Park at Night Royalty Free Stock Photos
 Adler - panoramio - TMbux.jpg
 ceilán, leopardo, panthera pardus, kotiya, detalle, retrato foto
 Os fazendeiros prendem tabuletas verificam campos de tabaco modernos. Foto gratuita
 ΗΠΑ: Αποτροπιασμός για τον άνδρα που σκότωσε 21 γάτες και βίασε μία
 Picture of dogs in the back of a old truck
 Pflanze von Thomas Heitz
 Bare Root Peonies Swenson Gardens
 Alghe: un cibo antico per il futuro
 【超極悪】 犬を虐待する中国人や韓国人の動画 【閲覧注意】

What you should do
Go through the data and copy each line exactly as it was written.

Result for this exercise
Park at Night Royalty Free Stock Photos
 Adler - panoramio - TMbux.jpg
 ceilán, leopardo, panthera pardus, kotiya, detalle, retrato foto
 Os fazendeiros prendem tabuletas verificam campos de tabaco modernos. Foto gratuita
 ΗΠΑ: Αποτροπιασμός για τον άνδρα που σκότωσε 21 γάτες και βίασε μία
 Picture of dogs in the back of a old truck
 Pflanze von Thomas Heitz
 Bare Root Peonies Swenson Gardens
 Alghe: un cibo antico per il futuro
 【超極悪】 犬を虐待する中国人や韓国人の動画 【閲覧注意】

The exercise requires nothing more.